In the simplest terms, Customer balances are determined by asset deliveries and returns. However, there are instances in which balances need to be modified outside of those transactions to ensure balances are accurate. These scenarios result in Accounting Adjustments.

As a general rule, any non-delivery location-setting action that removes an asset from a customer's balance and brings it back in-house to an internal location will create an accounting adjustment.

In addition to creating an Accounting Adjustment record in TrackAbout, in most cases, an integration message can be generated to pass the adjustment to the accounting system. Passing adjustment information to the accounting system helps ensure TrackAbout and the accounting system stay in sync. Speak to your TrackAbout Support team for more information about Integration options.

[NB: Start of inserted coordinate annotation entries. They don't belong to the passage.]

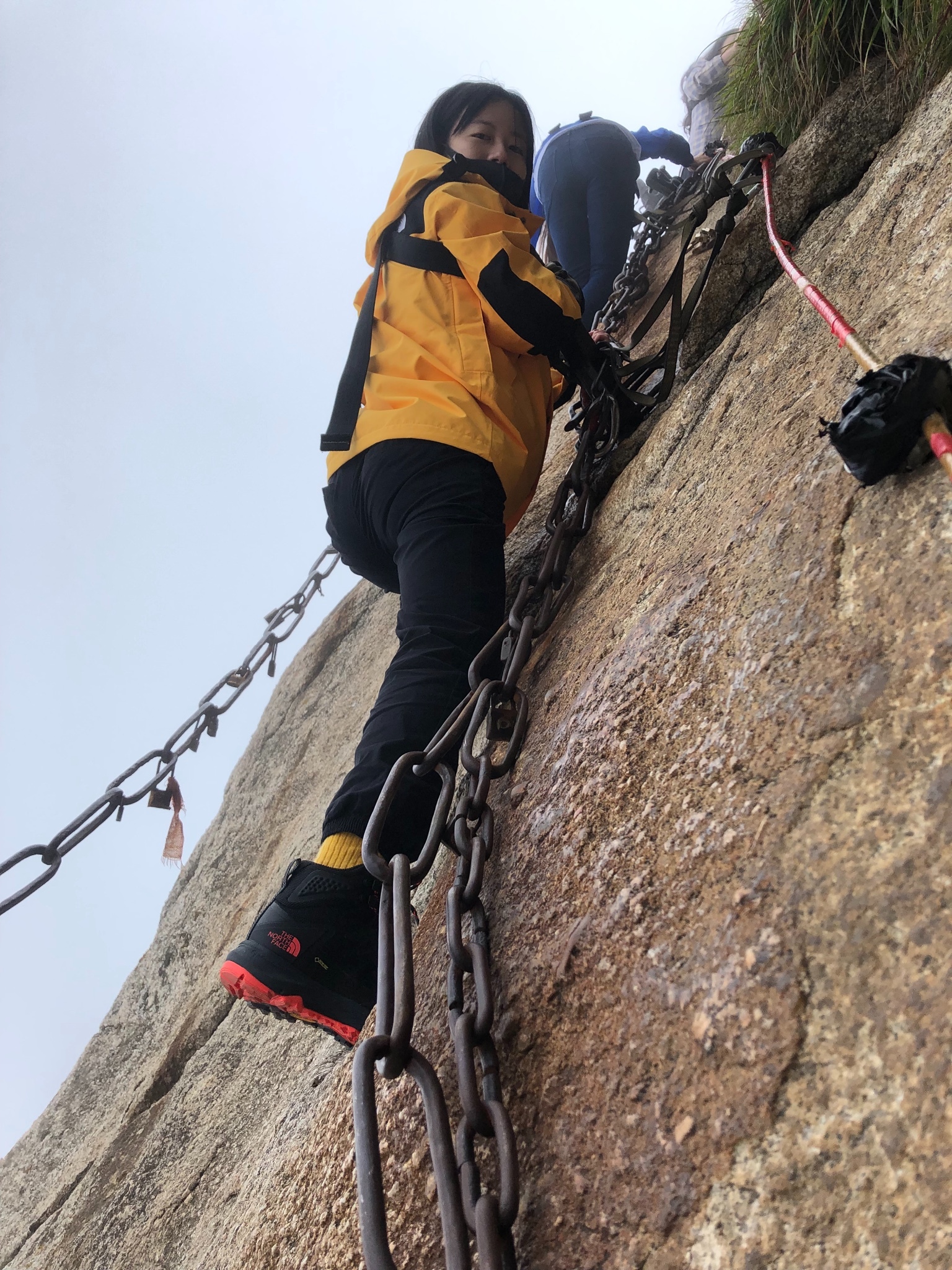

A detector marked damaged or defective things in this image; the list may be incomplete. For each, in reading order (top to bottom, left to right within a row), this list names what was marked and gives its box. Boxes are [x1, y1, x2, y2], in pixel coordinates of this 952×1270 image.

rusty chain [0, 546, 340, 914]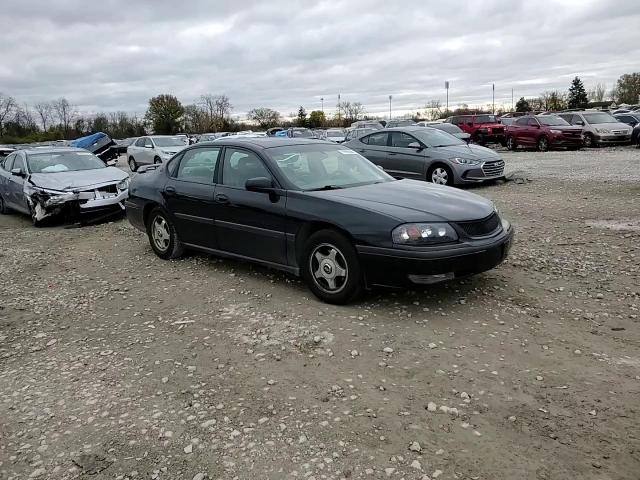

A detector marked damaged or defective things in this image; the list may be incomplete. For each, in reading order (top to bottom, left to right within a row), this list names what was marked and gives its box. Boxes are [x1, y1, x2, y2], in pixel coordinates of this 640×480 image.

crumpled hood [436, 143, 500, 162]
damaged white car [0, 147, 130, 226]
white car with damage [0, 147, 130, 226]
crumpled hood [29, 167, 129, 191]
crumpled hood [308, 179, 492, 222]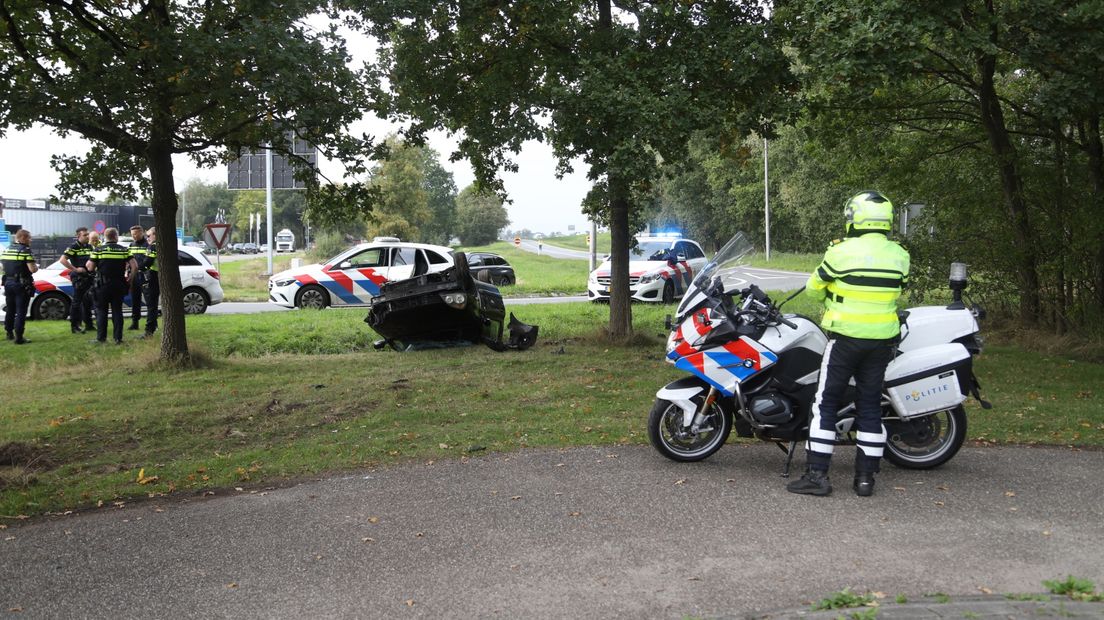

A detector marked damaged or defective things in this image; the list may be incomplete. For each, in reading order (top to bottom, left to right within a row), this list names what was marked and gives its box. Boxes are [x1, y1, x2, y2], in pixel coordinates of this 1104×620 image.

crashed black car [364, 249, 536, 352]
damaged vehicle [366, 251, 540, 348]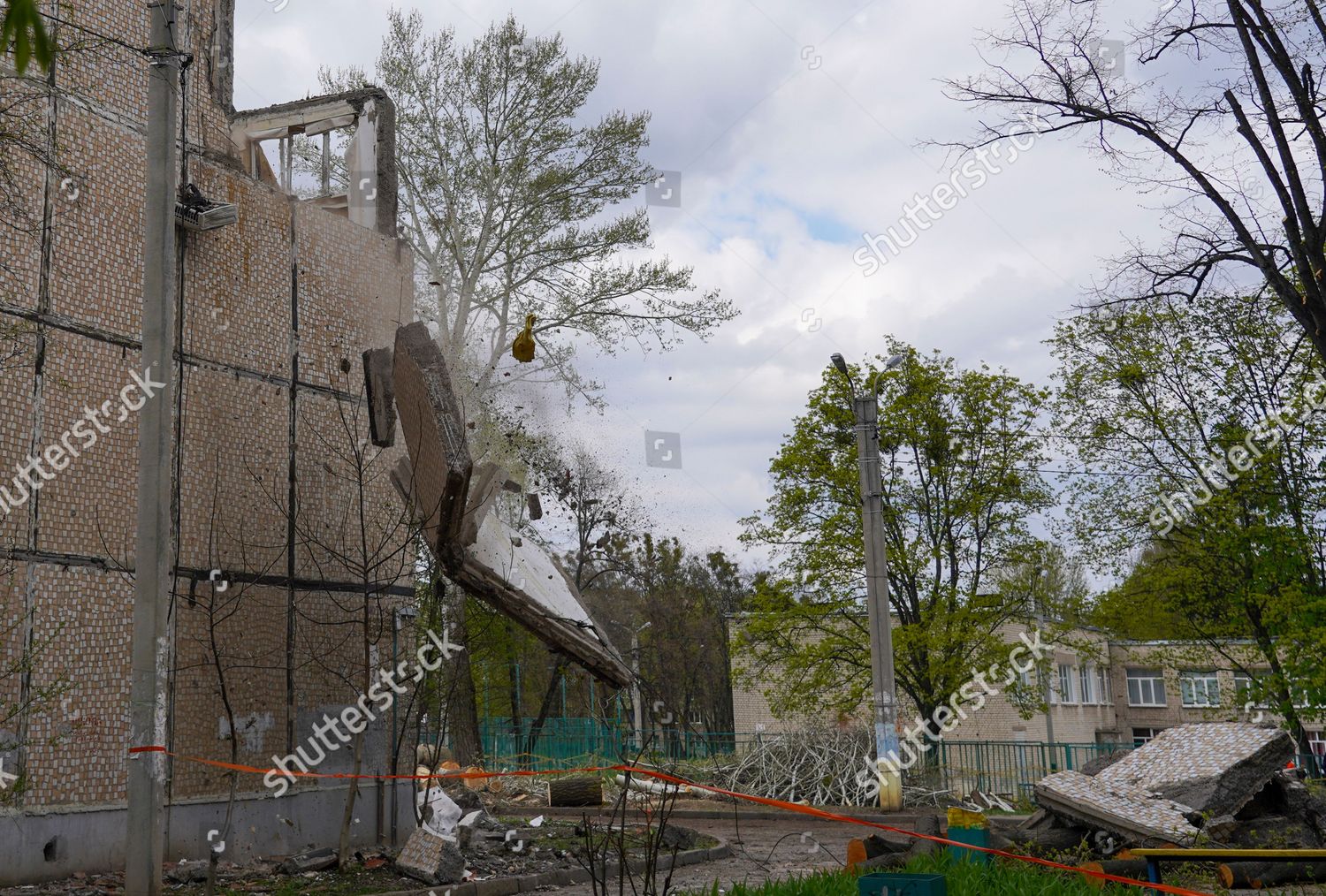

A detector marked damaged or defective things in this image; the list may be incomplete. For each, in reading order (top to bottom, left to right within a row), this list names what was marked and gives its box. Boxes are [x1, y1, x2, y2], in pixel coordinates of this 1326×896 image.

damaged brick building [0, 0, 419, 880]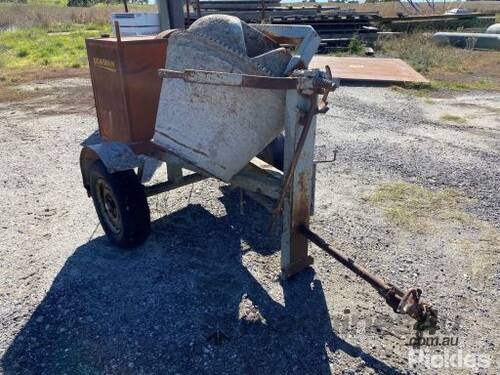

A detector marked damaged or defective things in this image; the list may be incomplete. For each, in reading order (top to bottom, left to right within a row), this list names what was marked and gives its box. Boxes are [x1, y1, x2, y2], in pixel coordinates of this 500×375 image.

rusty tow bar [300, 225, 438, 330]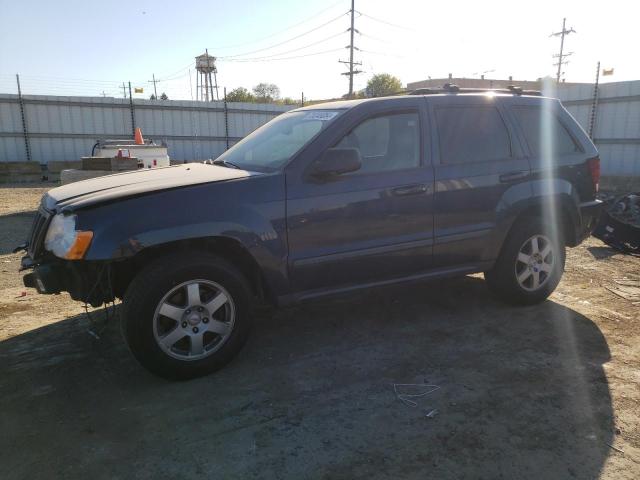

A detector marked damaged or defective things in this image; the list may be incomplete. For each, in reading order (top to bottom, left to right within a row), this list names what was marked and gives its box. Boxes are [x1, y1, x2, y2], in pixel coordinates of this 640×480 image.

exposed headlight housing [43, 214, 93, 258]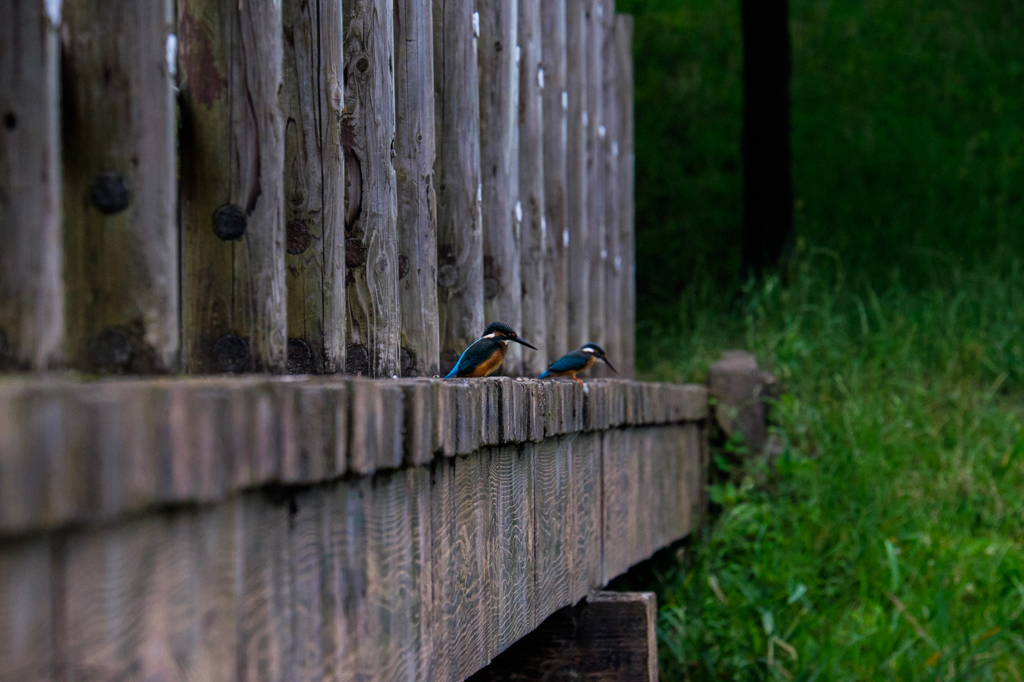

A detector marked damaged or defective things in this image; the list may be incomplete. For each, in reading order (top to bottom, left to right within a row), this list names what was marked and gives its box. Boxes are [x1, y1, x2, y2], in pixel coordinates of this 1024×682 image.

rusty bolt [91, 170, 131, 212]
rusty bolt [210, 203, 246, 240]
rusty bolt [284, 222, 312, 256]
rusty bolt [90, 326, 132, 370]
rusty bolt [212, 334, 250, 372]
rusty bolt [284, 334, 312, 372]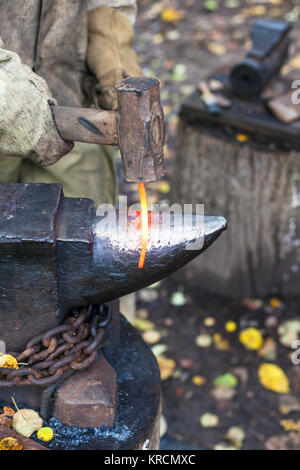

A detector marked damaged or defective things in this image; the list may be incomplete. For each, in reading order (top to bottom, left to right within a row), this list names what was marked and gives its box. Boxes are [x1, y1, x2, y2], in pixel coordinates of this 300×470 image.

rusty chain [0, 302, 112, 388]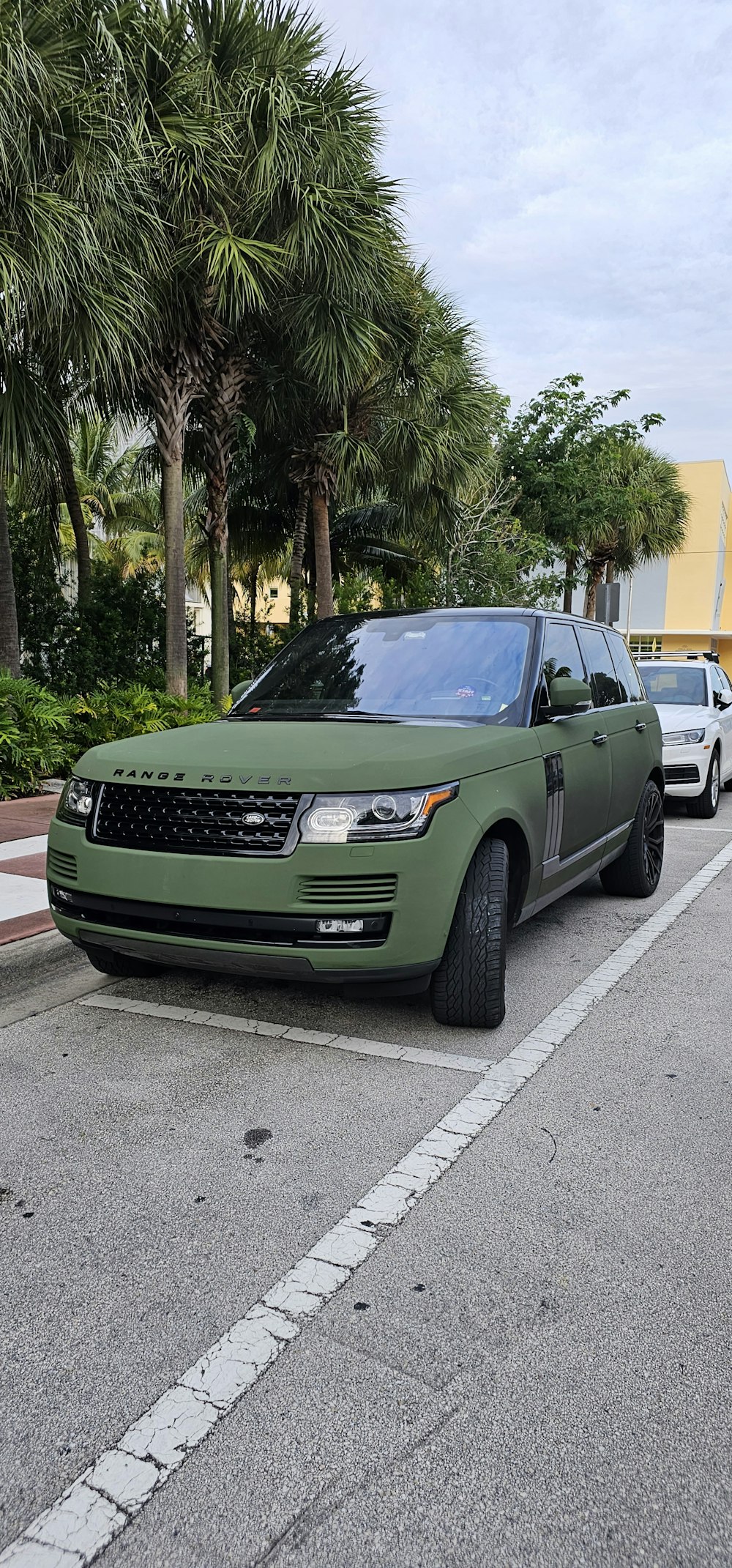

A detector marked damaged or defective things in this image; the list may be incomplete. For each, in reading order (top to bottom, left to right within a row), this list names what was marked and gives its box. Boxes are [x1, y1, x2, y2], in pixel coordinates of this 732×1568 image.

cracked pavement [1, 803, 732, 1561]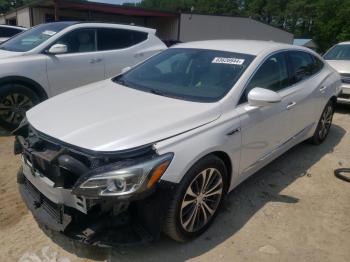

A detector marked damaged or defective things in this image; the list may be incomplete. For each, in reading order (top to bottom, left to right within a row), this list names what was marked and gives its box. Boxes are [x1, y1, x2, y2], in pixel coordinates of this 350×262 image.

damaged front bumper [14, 125, 176, 248]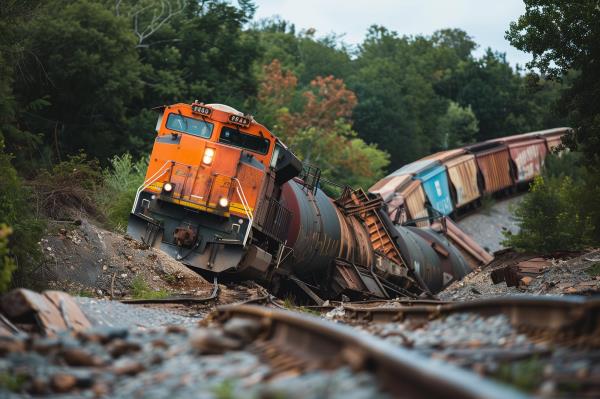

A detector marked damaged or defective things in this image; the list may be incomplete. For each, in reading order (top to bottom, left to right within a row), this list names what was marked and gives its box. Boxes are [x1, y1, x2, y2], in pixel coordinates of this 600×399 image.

rusty metal piece [172, 227, 196, 248]
rusty metal piece [490, 260, 552, 288]
rusty metal piece [218, 304, 528, 398]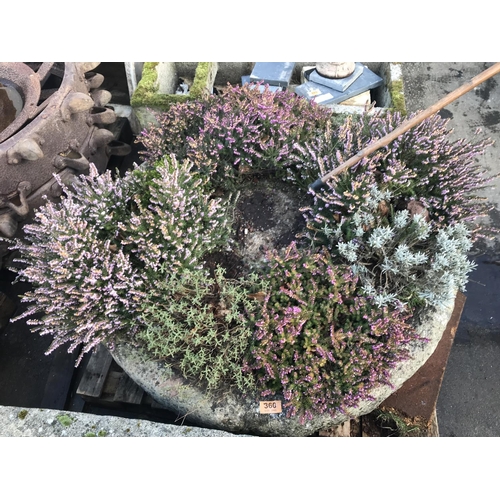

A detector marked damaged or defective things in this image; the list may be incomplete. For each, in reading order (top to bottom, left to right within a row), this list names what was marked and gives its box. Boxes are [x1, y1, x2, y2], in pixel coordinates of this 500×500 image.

rusty metal object [0, 63, 132, 268]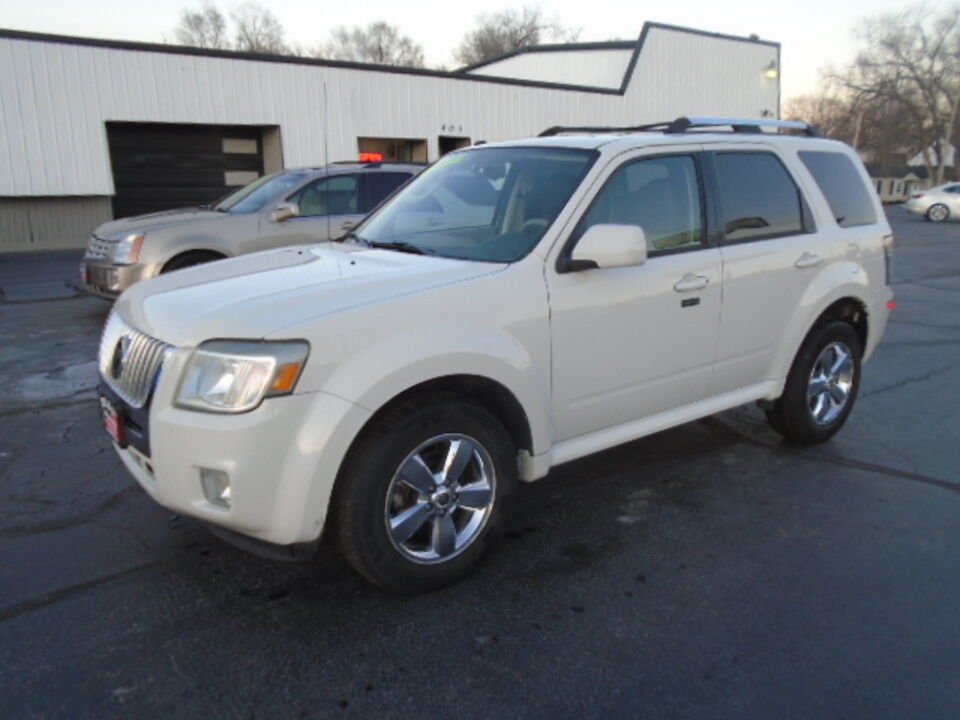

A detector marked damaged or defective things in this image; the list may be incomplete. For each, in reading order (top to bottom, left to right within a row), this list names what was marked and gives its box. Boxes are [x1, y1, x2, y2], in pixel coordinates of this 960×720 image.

cracked asphalt [1, 205, 960, 716]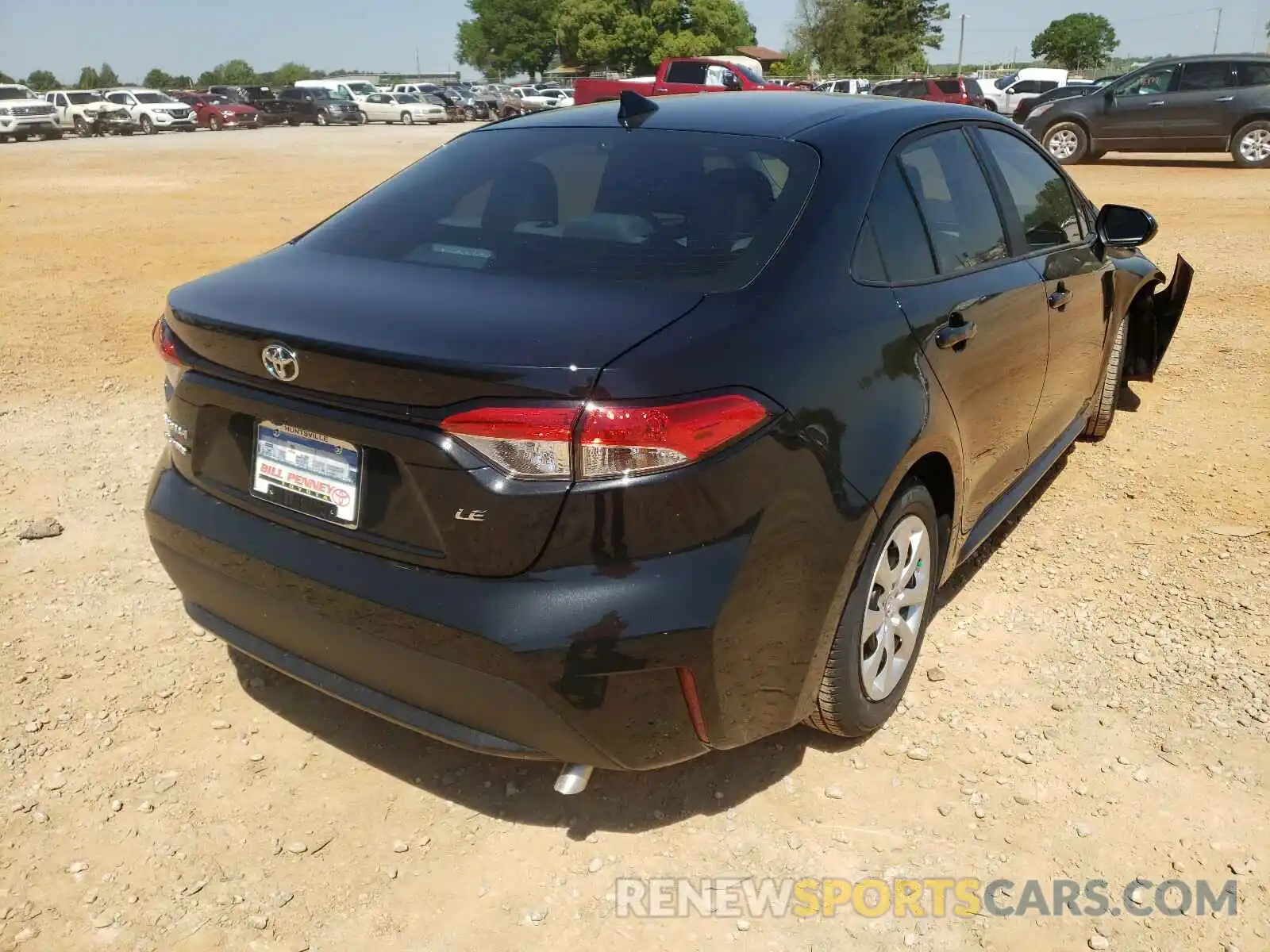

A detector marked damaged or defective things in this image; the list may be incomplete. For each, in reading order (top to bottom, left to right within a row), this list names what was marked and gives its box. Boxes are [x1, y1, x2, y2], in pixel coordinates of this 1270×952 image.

Kinds of Accounting Adjustments

There are several scenarios in which Accounting Adjustments are created:

  • Unexpected Transfers – In the event an asset was delivered to Customer 1 but returned from Customer 2, and those customers are set to be billed separately, TrackAbout will create an Accounting Adjustment to decrease Customer 1’s balance, and Customer 2 will not be credited for returning an asset that wasn't delivered to them. NOTE: If those two accounts bill together (whether siblings which both bill with parent, or parent/child for which the child bills with parent) there will not be an Accounting Adjustment. In this case, all the balances are rolled up to the the parent, so it doesn't matter which of the related accounts returned the asset. If using integration, then whether or not the customers bill together should be based on how they're set up in the accounting system.
  • Customer Audits – Once a customer audit is reconciled, accounting adjustments will be created if TrackAbout needs to modify customer balances based on what was found (or not found) during the audit.
  • Physical Inventory – In the case where reconciling a Physical Inventory brings assets back In-House that were previously thought to be on customer balances, TrackAbout will create accounting adjustments. In addition, TrackAbout will send integration messages for those adjustments to remove assets from customer balances.
  • Discovery Period Adjustments - Overtime, Not Scanned balances may accumulate and languish on customer accounts if they are not manually addressed by the client, TA Support intervention, or after a customer audit. Now, we have a tool to do this automatically. Discovery Period allows clients to give their customers the benefit of the doubt when returning cylinders, but doesn't allow their balances to go down if the cylinder isn't later identified as one of theirs.
  • Payer Logic Adjustments – Payer Logic allows clients to apply returns from a Department that would normally result in no credit to another Department from the same parent, so the balance from the parent account’s perspective is correct.
  1. Return Credit Given to Related Holder – This record is associated with the original delivery record, pointing to the related customer which got credit.
  2. Return Credit Accounting Adjustment – This record is created for the related customer and will have the returned unique asset attached to it. This will result in having a DNS consumed from the related customer.